TASK REQUIREMENTS:
**A)** In the calculus excerpt, what is the inner function of y = sin(1 + x^3)?
**B)** Carry on the calculus excerpt on the chain rule and derivatives from its last sentence.

These are the key concepts you need to understand to accurately answer the question.

Chain Rule
The Chain Rule is a fundamental tool in calculus to differentiate composite functions. This rule is essential when you have a function nested inside another function.
To apply the Chain Rule, observe the pattern:
  • If you have a function of the form \( f(g(x)) \), differentiate the outer function \( f \) treating \( g(x) \) as a variable, then multiply by the derivative of the inner function \( g(x) \).
For this exercise, the function is \( y = \sin(1 + x^3) \), where:
  • The outer function is \( \sin(u) \), and the inner function is \( u = 1 + x^3 \).
The Chain Rule gives us the derivative of the function \( y \):
\[ \frac{dy}{dx} = \cos(1 + x^3) \cdot 3x^2 \]
The expression \( \cos(1 + x^3) \) is the derivative of \( \sin(u) \), and \( 3x^2 \) is the derivative of the inner function \( u = 1 + x^3 \).
Mastering the Chain Rule allows you to tackle complex differentiation problems with confidence.
Derivative
A derivative is a measure of how a function changes as its input changes. It represents the slope of the tangent line to the graph of the function.
Essentially, the derivative tells us the rate at which a function is changing at any given point.
  • In this particular problem, the goal is to find the slope of the tangent line at a specific point on the graph.

INFORMATION PROVIDED:
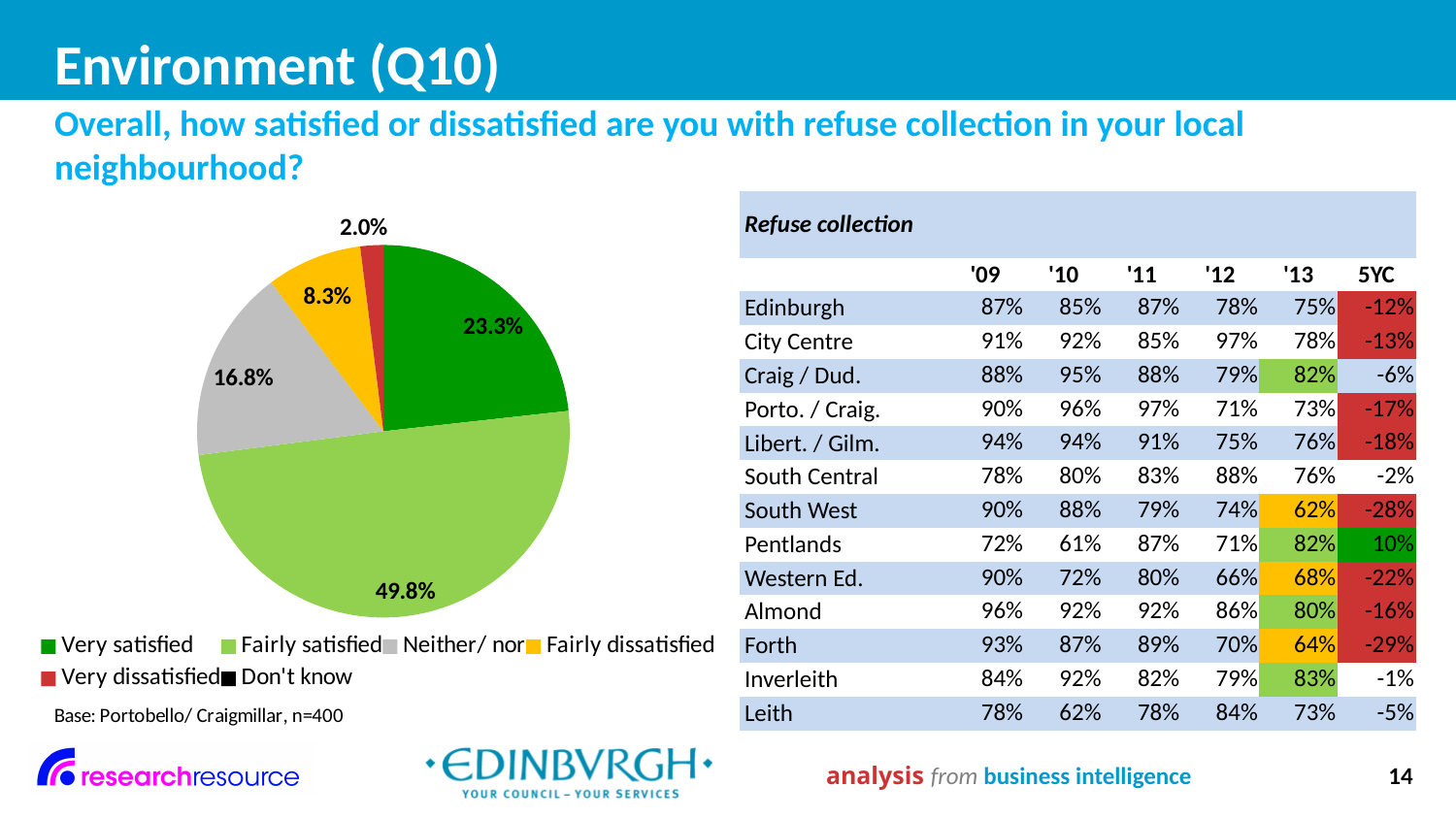
What percentage does the pie chart show for Fairly dissatisfied? 8.3% Which slice is larger in the pie chart, Very satisfied or Neither/ nor? Very satisfied What is the value shown for the Neither/ nor slice of the pie chart? 16.8% What is the value of the Very dissatisfied slice in the pie chart? 2.0% Which category has the largest slice in the pie chart? Fairly satisfied What share of the pie chart is labelled Fairly satisfied? 49.8% What percentage of respondents are very satisfied with refuse collection according to the pie chart? 23.3% What type of chart is used on the left of the slide? Pie chart What is the combined share of the Very satisfied and Fairly satisfied slices in the pie chart? 73.1% By how many percentage points does the Fairly satisfied slice exceed the Very satisfied slice? 26.5 percentage points What base is stated beneath the pie chart? Portobello/ Craigmillar, n=400 How many entries does the pie chart's legend list? 6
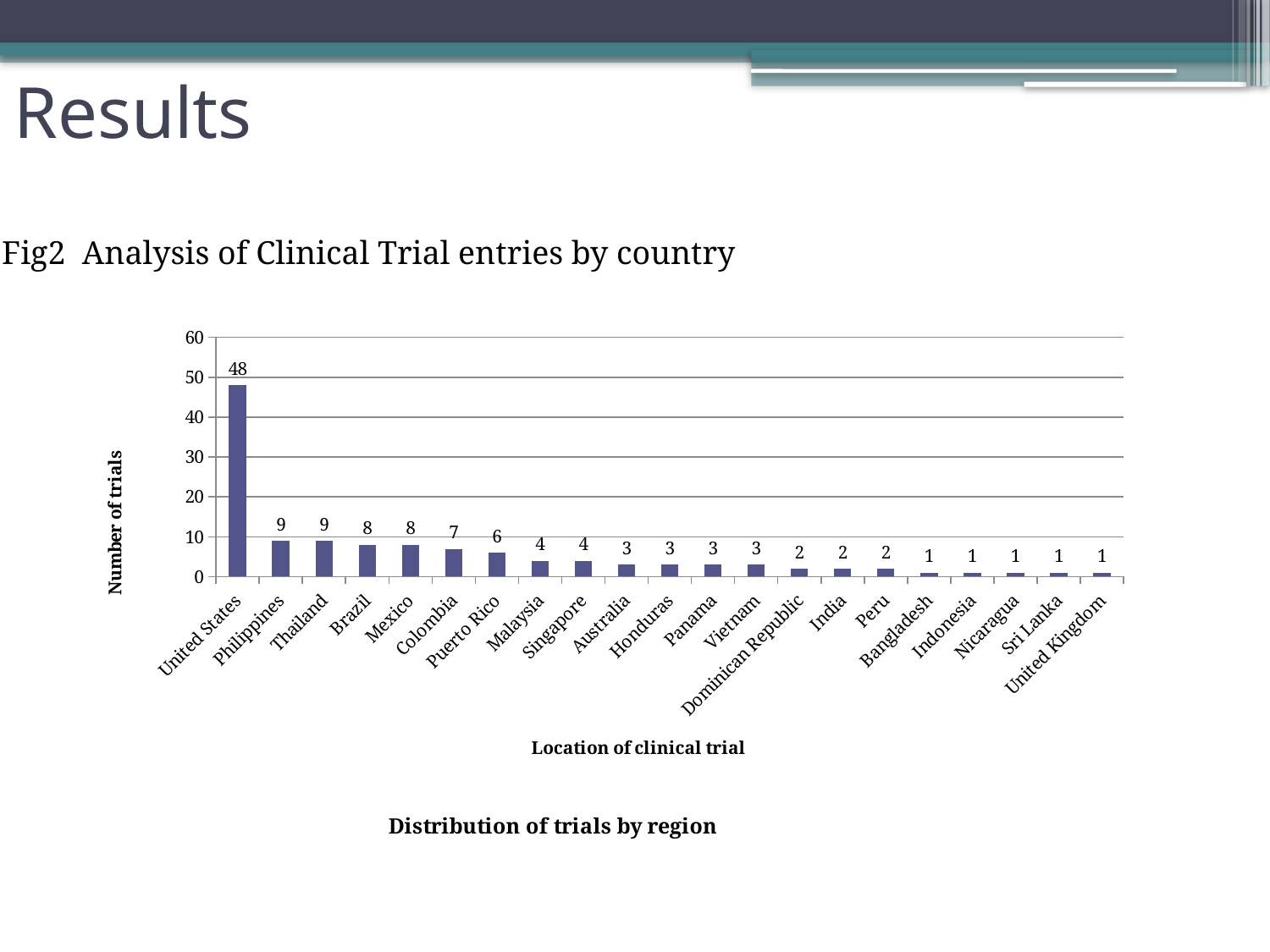
What kind of chart is shown on the slide? Bar chart How many countries are shown on the x axis? 21 What is the label of the y axis? Number of trials Is the value for the United States greater or less than 40? greater Which has more trials, Brazil or Malaysia? Brazil Which country has the highest number of trials? United States What is the number of trials for Colombia? 7 What is the difference in number of trials between Mexico and Puerto Rico? 2 What is the difference in number of trials between the United States and the Philippines? 39 What is the number of trials for Vietnam? 3 What is the number of trials for the United States? 48 Do the values rise or fall moving from left to right along the x axis? Fall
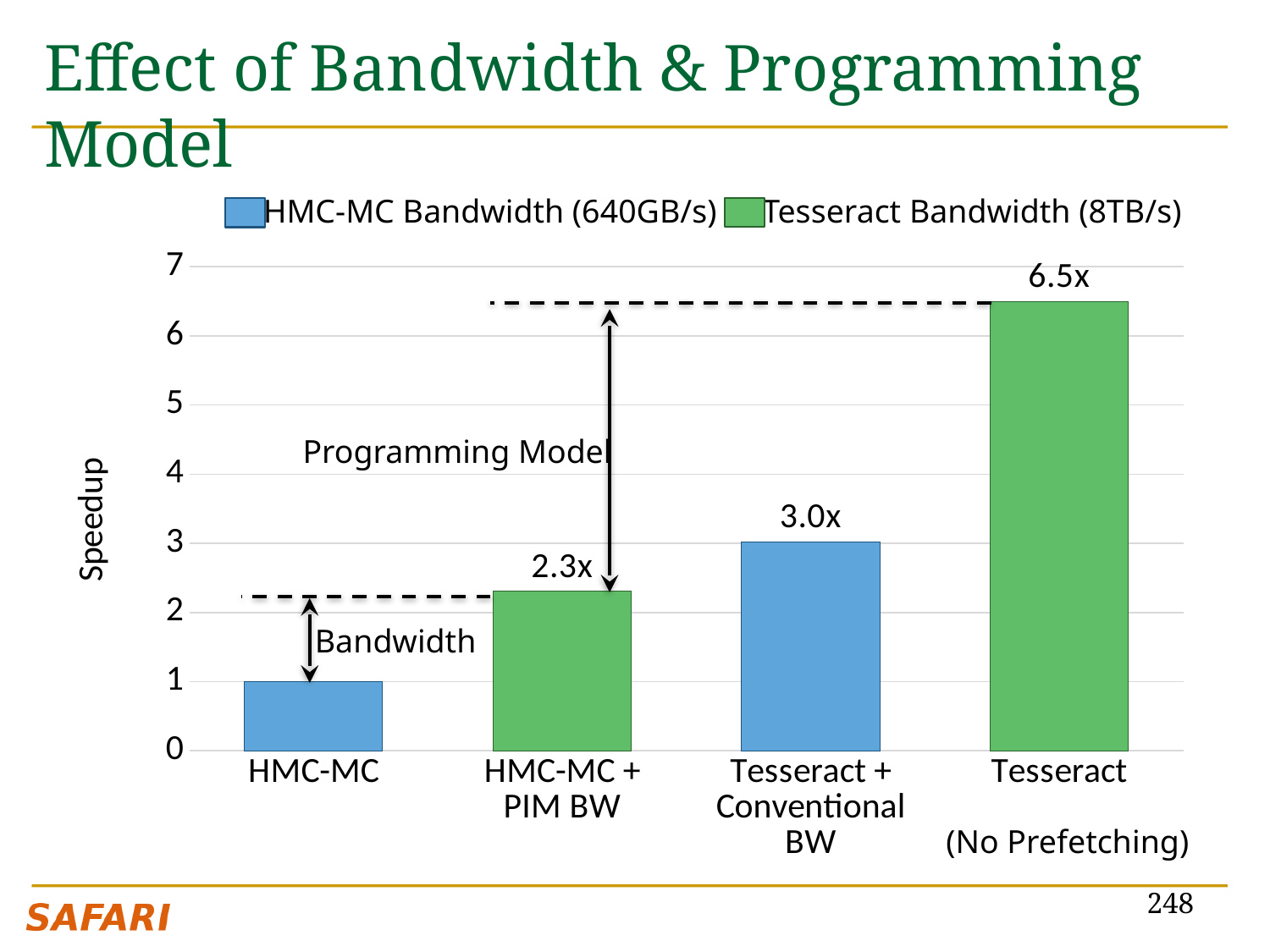
Is the speedup for HMC-MC greater or less than 2? less Which category has the lowest speedup? HMC-MC How many series does the legend list? 2 Which has a larger speedup, Tesseract + Conventional BW or HMC-MC + PIM BW? Tesseract + Conventional BW What is the speedup shown for Tesseract (No Prefetching)? 6.5x What kind of chart is shown on the slide? bar chart What is the difference in speedup between Tesseract (No Prefetching) and HMC-MC + PIM BW? 4.2x Which category has the highest speedup? Tesseract (No Prefetching) What is the difference in speedup between Tesseract + Conventional BW and HMC-MC + PIM BW? 0.7x What is the speedup shown for HMC-MC + PIM BW? 2.3x What is the speedup shown for Tesseract + Conventional BW? 3.0x How many categories are shown on the x axis? 4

YOUR RESPONSES:
**A)** u = 1 + x^3

**B)**
Once we've used the Chain Rule to find the derivative of \( y = \sin(1 + x^3) \):
\[ \frac{dy}{dx} = \cos(1 + x^3) \cdot 3x^2 \]
we substitute \( x = -3 \) into this derivative to calculate the slope \( m \).
The result tells us how steep the tangent line is at the point \((-3, y_1)\) on the curve. Knowing this rate of change is crucial for writing the tangent equation.
Point-Slope Form
The point-slope form is a useful formula for writing the equation of a line when you know the slope and one point on the line.
The formula is given by \[ y - y_1 = m(x - x_1) \] where \( m \) is the slope and \((x_1, y_1)\) is the point on the line.
In this exercise:
  • The point of tangency is \((-3, \sin(-26))\).
  • The slope \( m \) is \( \cos(-26) \cdot 27 \).
Now you plug these values into the point-slope formula to get:\[ y - \sin(-26) = \cos(-26) \cdot 27 (x + 3) \]
Using this equation, you can describe precisely how the tangent line behaves relative to the curve at \( x = -3 \).
Point-slope form is an efficient and straightforward way to arrive at the equation of the tangent line.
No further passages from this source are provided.